Another structured practice involves the teacher making sounds with objects hidden from view of the class (behind a screen or in a bag). You could crinkle or tear paper; shake tacks in a jar; clap your hands, clear your throat, shuffle cards or download sound effects from the internet.

 
LISTENING FOR SOCIAL AND EMOTIONAL LEARNING

Puppet roleplay friendly/unfriendly voice

Younger children can role-play a conversation between puppets, who communicate first in a mindful, unfriendly way and then in a mindful/friendly way.
 
Repeat verbatim

Middle Primary kids can pair up and repeat verbatim a statement said by their friend. Mindful listening is useful in conflict resolution, as it allows the correct details to emerge while giving the listener a chance to calm down and reflect.

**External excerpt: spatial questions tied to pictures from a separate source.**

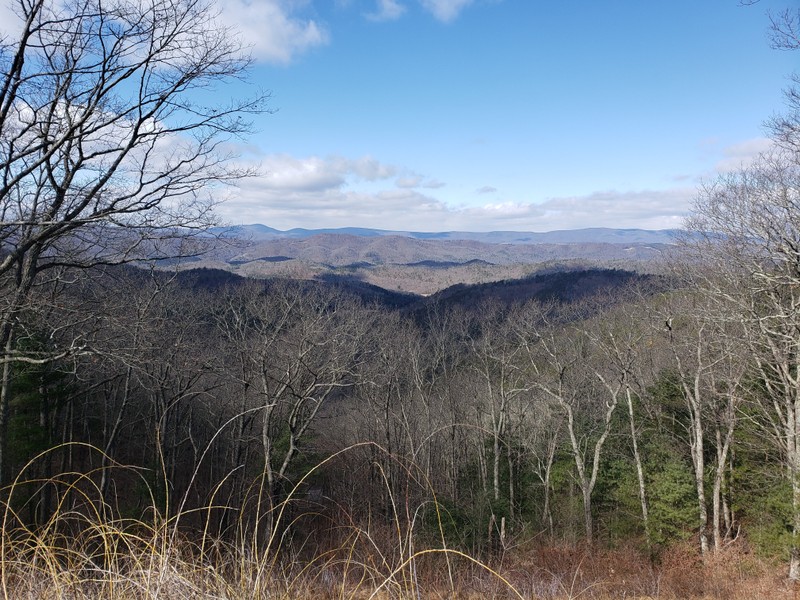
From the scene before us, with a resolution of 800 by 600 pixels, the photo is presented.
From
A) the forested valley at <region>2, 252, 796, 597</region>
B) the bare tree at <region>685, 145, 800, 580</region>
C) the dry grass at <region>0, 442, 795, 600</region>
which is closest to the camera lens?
the dry grass at <region>0, 442, 795, 600</region>

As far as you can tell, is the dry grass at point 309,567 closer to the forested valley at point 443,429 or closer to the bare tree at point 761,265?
the forested valley at point 443,429

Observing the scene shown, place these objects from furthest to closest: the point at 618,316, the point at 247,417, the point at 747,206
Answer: the point at 618,316 < the point at 247,417 < the point at 747,206

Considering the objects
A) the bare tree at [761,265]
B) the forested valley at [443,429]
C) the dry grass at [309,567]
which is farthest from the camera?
the forested valley at [443,429]

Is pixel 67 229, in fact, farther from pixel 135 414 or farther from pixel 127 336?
pixel 135 414

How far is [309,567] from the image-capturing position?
3709 millimetres

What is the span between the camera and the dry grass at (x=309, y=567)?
7.55 ft

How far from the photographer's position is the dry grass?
2.30 metres

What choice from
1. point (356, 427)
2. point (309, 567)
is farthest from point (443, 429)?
point (356, 427)

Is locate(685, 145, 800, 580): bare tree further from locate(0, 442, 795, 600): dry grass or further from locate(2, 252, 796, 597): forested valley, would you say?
locate(0, 442, 795, 600): dry grass

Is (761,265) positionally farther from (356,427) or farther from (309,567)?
(356,427)

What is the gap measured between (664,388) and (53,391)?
2119cm

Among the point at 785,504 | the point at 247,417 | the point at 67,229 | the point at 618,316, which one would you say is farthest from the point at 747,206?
the point at 247,417

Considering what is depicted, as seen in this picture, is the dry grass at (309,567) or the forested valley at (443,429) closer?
the dry grass at (309,567)

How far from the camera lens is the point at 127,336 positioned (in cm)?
723
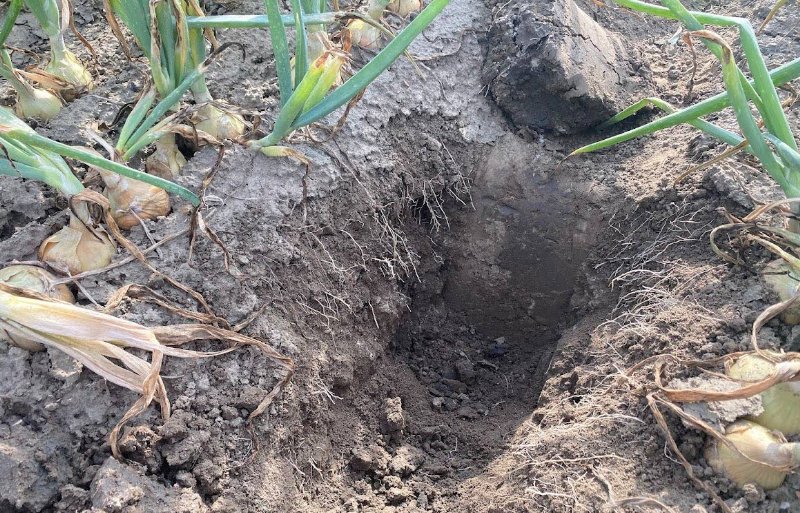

It is particularly helpful for students who react too quickly.

“I can’t talk right now”
 
Upper Primary students will find it interesting to express the phrase “I can’t talk right now” in a variety of different tones. Discussion follows to underpin how words gain an emotional charge from the way we intone them.
 
Listen to a piece of music and pick the instruments

Play a music track that contains a variety of different instruments easy to identify. I like Imelda Staunton’s rendition of the Julia Donaldson song, The Dog and the Bone. (I can’t find a download link but check your local library for a cd.) Of course, the sky is the limit for music choice.
 
Conducting voice levels

The teacher can perform like an orchestra conductor, closing the hands together to elicit a soft voice from the students (repeating, for example, the syllable Ah) and progressively wider for louder vocalisation.
 
Snap clap

Older students can try an auditory rhythm exercise: clap, clap, snap, clap, snap, clap, evolving into increasingly challenging patterns up to 6-8 beats. Perform in groups of 6-10 and return to base beat between each new rendition.
 
Whisper Words

Remember the fun of sending a sentence down a line of people and the excitement of hearing how it had changed by the end of the line? Little did we know, thirty or forty years ago, the extent to which the activity honed the attention muscle, improved listening skills and contributed to socialisation.
 
It’s a shame that activities for building the learning muscle, such as games, art, drama and music are under-valued in today’s crammed school curriculum.
 
I encourage you to introduce Mindful Listening into your Classroom, make it a regular feature, and track the results. I’d be really excited to hear how it goes!